About 13.5 million children from Year 1 to Year 12 participated in last year’s Arab Reading Challenge. Finalists advanced through school, regional and national competitions before they arrived in Dubai in late August. Contestants progress by answering questions about characters, theme and language before a jury of esteemed Arabic literary judges. Contestants will be judged on comprehension, articulation of the Arabic language, teamwork, critical thinking, analytical skills and creative expression.

The challenge was launched in 2016 by Mohammed bin Rashid Al Maktoum Global Initiatives to spur Arabic reading and pupils from 62,000 schools in 49 countries participated this year.

It is the first time the competition will be televised. The first one-hour show will air on MBC on Friday, September 27. The programme will run for eight weeks.

“Before, nobody could see the talent inside the children, what they know, what they can give, so we decided to shift the final challenges to television,” said Muna Al Kindi, the Secretary General of the Arabic Reading Challenge. “Arabic is really a huge art and we need to deliver that message.”

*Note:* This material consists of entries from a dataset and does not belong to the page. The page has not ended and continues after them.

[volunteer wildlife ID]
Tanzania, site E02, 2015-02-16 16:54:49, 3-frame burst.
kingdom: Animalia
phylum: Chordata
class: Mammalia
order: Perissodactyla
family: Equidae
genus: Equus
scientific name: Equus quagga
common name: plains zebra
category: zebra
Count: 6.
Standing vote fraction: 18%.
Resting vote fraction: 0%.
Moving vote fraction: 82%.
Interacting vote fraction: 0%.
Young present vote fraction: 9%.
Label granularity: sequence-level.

Literary Arabic, known as Fus-ha, is a language far more complicated than the spoken Arabic used in everyday life, usually taught in an outdated manner and seldom heard by children outside the mosque or classroom.

Governments across the Gulf have identified Arabic literacy as a priority issue. In July, Abu Dhabi’s Executive Council established the Arabic Language Authority to advance the use of Arabic in daily life.

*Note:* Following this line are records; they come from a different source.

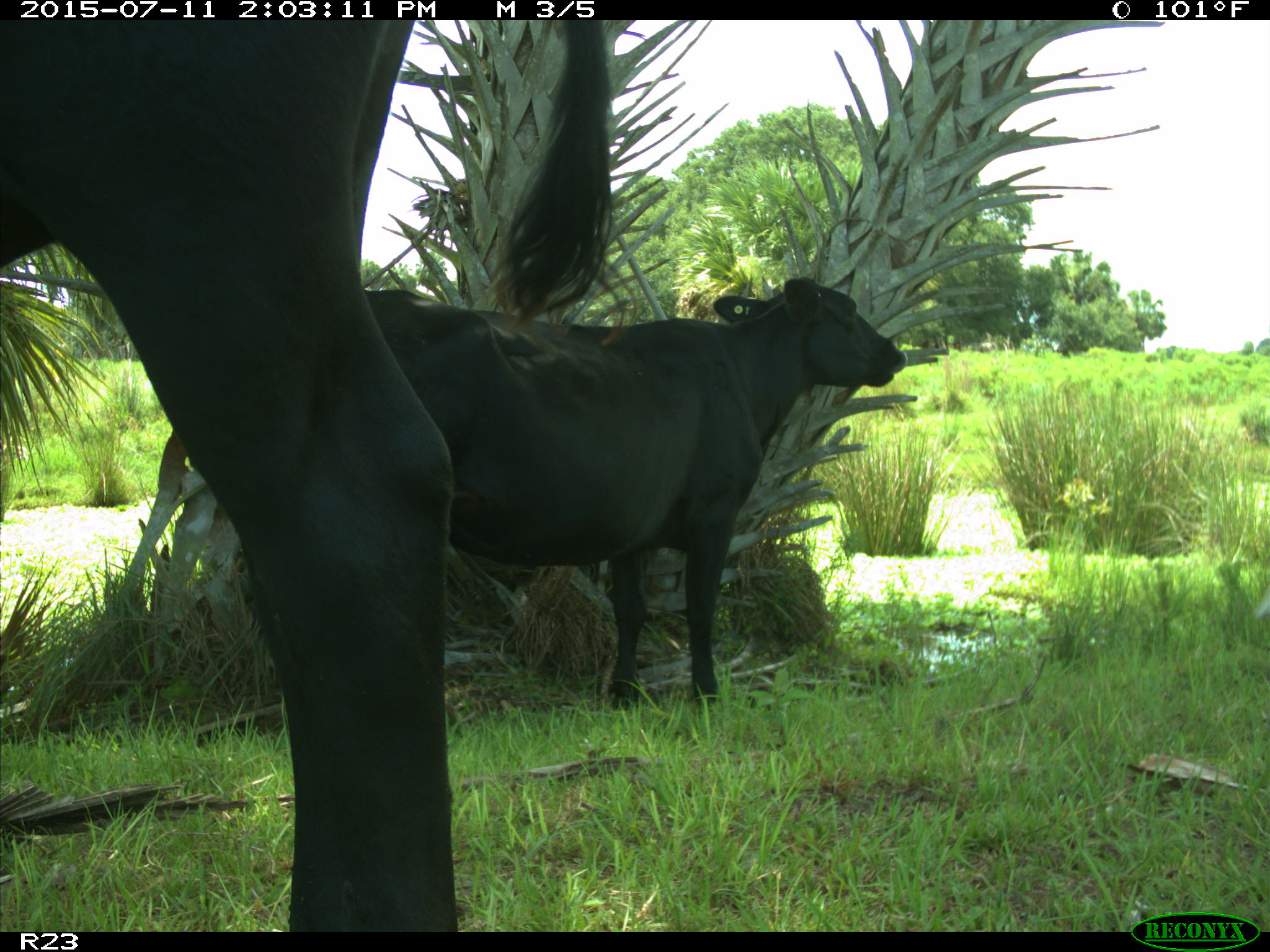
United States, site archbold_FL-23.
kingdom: Animalia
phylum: Chordata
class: Mammalia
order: Artiodactyla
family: Bovidae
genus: Bos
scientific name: Bos taurus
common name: domestic cow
Bos taurus (domestic cow).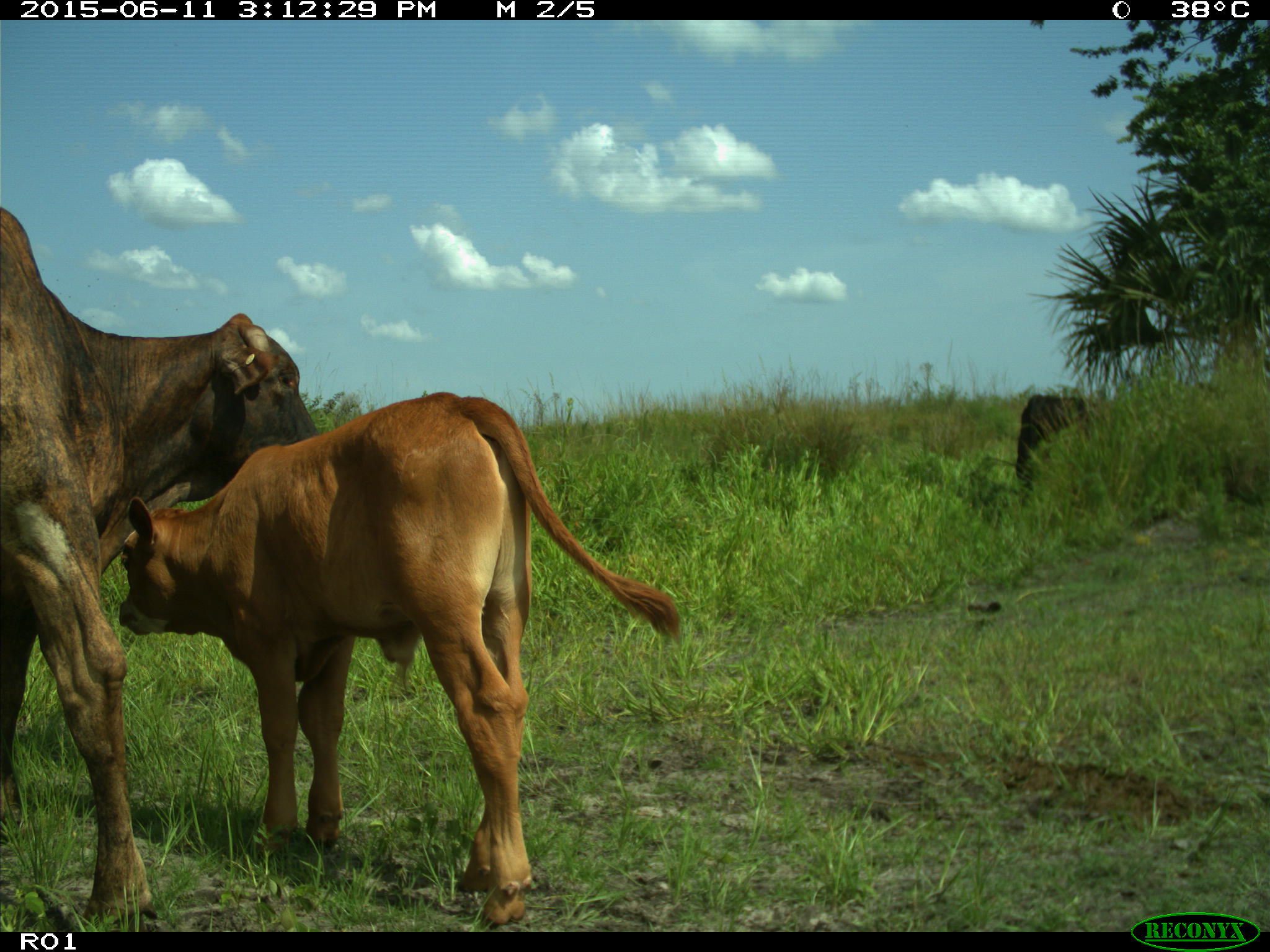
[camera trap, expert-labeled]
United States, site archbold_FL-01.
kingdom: Animalia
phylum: Chordata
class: Mammalia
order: Artiodactyla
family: Bovidae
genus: Bos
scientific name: Bos taurus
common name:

Governments have successfully turned to television in the past to win hearts where the classroom failed. Reality TV programmes featuring Arabic poetry, like Million’s Poet and Prince of Poets, ignited interest in traditional poetry with audiences of 15 million viewers tuning in weekly to watch contestants drop lyrical couplets on the politics of the day and battle each other in poetry duels.

“It’s a responsibility for television to shed light on talents, on our heritage as Arabs, on our mother tongue,” said Shahed Ballan, the show’s presenter. “It’s such a rich and beautiful language that we should cherish it and teach it to our children and grandchildren and pass it on.”

This year’s final 16 contestants, representing 14 Arab countries, arrived in Dubai a month ago with their families and quickly settled into a life of study at Dubai Future Academy.

“Now they are exactly like brothers and sisters,” said Ms Al Kindi. “One mother said I came with one child only but now I have 16 children.”

Only five bookworms will progress to the live final at Dubai Opera in November, where TV viewers will be vote for the next Arab Reading Champion.

Additional cash prizes will be awarded to best school, best teacher and all semi-finalists.

Last year, the competition extended entries to Arabic readers outside the Arab world for the first time. Arabic expatriate children can compete and represent their country of residency.

“Our target is basically to present these heroes as role models for other kids,” said Ms Ballan. “The have reached where they are today because they have put in so much effort and so much work. It’s a message to every child around the Middle East, if you start with one book you can be where these heroes are today.”